DragonFire Developer Portal

Getting Started

Core Systems

Related Components

DragonFire Cache

The DragonFire Cache is a revolutionary frictionless memory subsystem that enables ultra-high-throughput code execution through direct memory addressing and zero-overhead access patterns.

Overview

DragonFire Cache is an advanced memory subsystem that fundamentally rethinks how data is stored, accessed, and processed. Unlike traditional caching systems that rely on complex lookup mechanisms, DragonFire Cache leverages a fixed "Zero Cube" memory structure where the address itself encodes information about the content, eliminating traditional caching overhead.

Frictionless Access

Direct mapping between memory addresses and content eliminates lookup overhead

Zero Cube Structure

Fixed memory pattern optimized for L1 cache with deterministic bit sequences

Massive Throughput

Capable of handling over 30 million worker requests per second even on minimal hardware

L1 Optimization

Designed to fit entirely within L1 cache for ultimate performance (32KB footprint)

Architecture

The DragonFire Cache system consists of three primary components that work together to deliver frictionless memory operations:

1. Zero Cube Memory Structure

The Zero Cube is a fixed memory block mapped to L1 cache containing a deterministic bit pattern. It serves as the foundation of the DragonFire Cache's direct memory addressing system.

  • Size: 8KB (128 cache lines × 64 bytes)
  • Uniqueness: Generated once at system startup, never changes
  • Mapping: Perfect de Bruijn sequence ensuring each N-bit pattern appears exactly once

2. Worker Request Queue

The Worker Request Queue is an optimized memory area for batching worker requests, designed to maximize throughput by grouping related memory operations.

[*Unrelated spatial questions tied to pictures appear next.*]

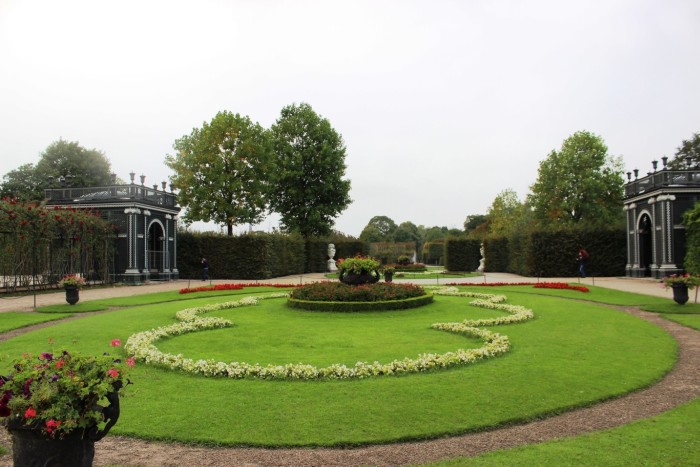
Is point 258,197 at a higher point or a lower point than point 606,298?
higher

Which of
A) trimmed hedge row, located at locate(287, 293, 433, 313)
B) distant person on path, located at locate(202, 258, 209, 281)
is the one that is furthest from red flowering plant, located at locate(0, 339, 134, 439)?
distant person on path, located at locate(202, 258, 209, 281)

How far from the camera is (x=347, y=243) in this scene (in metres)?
51.7

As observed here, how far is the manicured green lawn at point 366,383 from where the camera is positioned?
575cm

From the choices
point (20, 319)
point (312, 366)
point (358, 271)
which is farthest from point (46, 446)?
point (358, 271)

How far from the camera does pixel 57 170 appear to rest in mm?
52094

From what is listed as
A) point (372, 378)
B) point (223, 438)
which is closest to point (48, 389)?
point (223, 438)

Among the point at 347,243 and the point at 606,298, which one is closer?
the point at 606,298

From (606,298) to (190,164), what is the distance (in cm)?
3425

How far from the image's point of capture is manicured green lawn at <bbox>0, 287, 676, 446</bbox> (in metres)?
5.75

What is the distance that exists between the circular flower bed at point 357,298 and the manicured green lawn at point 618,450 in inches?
415

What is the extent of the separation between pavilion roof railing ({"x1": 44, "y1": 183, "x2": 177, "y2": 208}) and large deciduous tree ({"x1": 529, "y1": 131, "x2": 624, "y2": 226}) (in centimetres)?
3545

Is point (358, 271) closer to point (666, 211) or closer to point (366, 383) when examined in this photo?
point (366, 383)

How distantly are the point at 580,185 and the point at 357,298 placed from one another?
1463 inches

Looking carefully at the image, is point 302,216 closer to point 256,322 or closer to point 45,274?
point 45,274
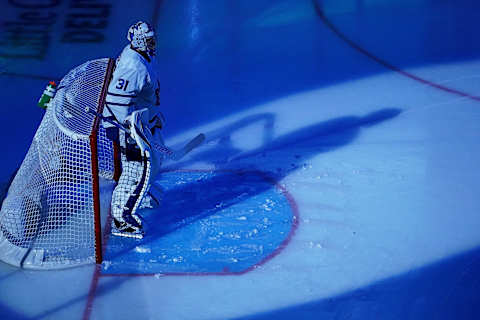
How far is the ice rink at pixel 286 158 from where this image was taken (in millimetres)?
3676

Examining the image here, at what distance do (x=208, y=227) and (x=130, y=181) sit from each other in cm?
58

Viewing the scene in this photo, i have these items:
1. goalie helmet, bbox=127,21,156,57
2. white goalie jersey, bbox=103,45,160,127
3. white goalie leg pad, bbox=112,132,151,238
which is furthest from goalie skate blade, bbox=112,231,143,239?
goalie helmet, bbox=127,21,156,57

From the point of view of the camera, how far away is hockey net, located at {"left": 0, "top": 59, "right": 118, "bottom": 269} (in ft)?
13.0

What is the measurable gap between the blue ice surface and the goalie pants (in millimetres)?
237

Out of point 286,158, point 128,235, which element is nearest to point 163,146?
point 128,235

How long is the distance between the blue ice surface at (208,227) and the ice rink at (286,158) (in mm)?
13

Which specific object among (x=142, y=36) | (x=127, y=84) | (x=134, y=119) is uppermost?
(x=142, y=36)

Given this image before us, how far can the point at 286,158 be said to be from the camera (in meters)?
5.02

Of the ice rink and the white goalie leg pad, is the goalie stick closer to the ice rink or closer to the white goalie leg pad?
the white goalie leg pad

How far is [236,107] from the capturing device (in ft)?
18.9

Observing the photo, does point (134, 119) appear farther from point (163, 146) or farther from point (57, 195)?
point (57, 195)

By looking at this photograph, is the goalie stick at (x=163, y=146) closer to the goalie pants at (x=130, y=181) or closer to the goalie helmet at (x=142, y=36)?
the goalie pants at (x=130, y=181)

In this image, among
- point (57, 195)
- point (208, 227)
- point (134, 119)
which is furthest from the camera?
point (208, 227)

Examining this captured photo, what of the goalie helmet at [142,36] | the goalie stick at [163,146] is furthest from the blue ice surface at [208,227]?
the goalie helmet at [142,36]
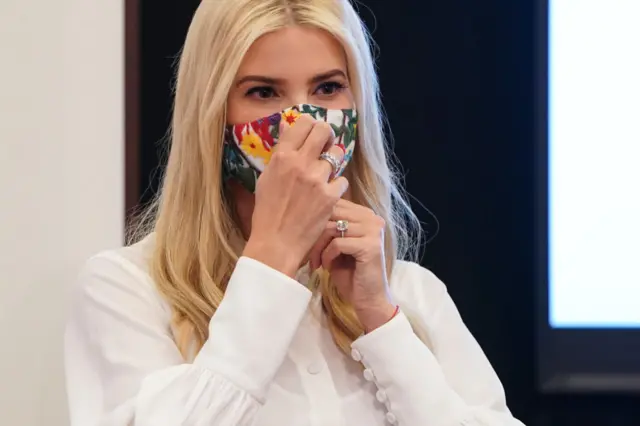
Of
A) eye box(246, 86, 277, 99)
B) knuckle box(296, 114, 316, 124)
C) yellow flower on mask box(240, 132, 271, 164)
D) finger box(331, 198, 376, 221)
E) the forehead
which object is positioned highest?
the forehead

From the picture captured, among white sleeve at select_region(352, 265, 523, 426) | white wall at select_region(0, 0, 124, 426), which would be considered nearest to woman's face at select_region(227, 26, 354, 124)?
white sleeve at select_region(352, 265, 523, 426)

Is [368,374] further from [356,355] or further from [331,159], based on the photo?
[331,159]

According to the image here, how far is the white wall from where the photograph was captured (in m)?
→ 1.63

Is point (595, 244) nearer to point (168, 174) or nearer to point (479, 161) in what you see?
point (479, 161)

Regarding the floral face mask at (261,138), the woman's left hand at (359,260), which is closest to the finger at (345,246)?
the woman's left hand at (359,260)

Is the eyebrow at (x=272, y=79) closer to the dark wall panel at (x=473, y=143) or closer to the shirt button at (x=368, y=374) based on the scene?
the shirt button at (x=368, y=374)

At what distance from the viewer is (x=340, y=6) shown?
130 centimetres

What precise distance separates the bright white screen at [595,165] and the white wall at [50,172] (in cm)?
98

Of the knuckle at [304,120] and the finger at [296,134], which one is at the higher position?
the knuckle at [304,120]

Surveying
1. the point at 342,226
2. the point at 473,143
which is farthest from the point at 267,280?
the point at 473,143

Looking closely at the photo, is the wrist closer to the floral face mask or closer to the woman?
the woman

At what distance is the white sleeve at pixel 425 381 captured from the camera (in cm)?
115

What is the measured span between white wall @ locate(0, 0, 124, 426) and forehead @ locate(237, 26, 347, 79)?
2.06 feet

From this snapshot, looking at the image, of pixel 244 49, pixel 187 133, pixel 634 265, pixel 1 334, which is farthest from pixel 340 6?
pixel 634 265
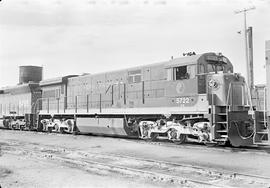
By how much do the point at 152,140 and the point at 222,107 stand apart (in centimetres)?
332

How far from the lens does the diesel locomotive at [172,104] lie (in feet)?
34.5

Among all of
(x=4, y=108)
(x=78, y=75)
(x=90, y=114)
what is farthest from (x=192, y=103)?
(x=4, y=108)

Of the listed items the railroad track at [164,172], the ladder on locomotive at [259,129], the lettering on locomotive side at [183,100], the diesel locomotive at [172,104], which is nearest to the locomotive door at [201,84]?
the diesel locomotive at [172,104]

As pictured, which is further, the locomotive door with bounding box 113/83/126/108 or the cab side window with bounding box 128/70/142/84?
the locomotive door with bounding box 113/83/126/108

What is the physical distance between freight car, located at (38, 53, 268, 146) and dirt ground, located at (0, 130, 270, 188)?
965mm

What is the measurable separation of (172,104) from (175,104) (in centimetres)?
14

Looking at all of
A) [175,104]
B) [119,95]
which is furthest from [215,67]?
[119,95]

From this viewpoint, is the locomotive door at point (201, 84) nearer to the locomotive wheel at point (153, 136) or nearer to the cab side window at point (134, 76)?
the locomotive wheel at point (153, 136)

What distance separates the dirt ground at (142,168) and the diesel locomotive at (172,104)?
96cm

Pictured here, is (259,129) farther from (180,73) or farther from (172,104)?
(180,73)

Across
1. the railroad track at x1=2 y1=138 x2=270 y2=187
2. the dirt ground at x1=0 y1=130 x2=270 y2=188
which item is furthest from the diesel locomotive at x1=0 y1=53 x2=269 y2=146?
the railroad track at x1=2 y1=138 x2=270 y2=187

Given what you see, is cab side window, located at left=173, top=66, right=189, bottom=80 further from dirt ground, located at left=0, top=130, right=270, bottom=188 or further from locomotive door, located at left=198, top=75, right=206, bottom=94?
dirt ground, located at left=0, top=130, right=270, bottom=188

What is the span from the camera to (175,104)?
38.7 feet

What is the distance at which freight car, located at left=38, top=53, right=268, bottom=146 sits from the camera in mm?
10523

  • Size: 24KB (384 cache lines × 64 bytes)
  • Organization: Hash-clustered by target memory region
  • Workers Per Line: 16 (4 bytes per worker)

3. Address-to-Content Mapping System

The core innovation of DragonFire Cache is its direct address-to-content mapping system, which creates a mathematical relationship between memory addresses and their contents.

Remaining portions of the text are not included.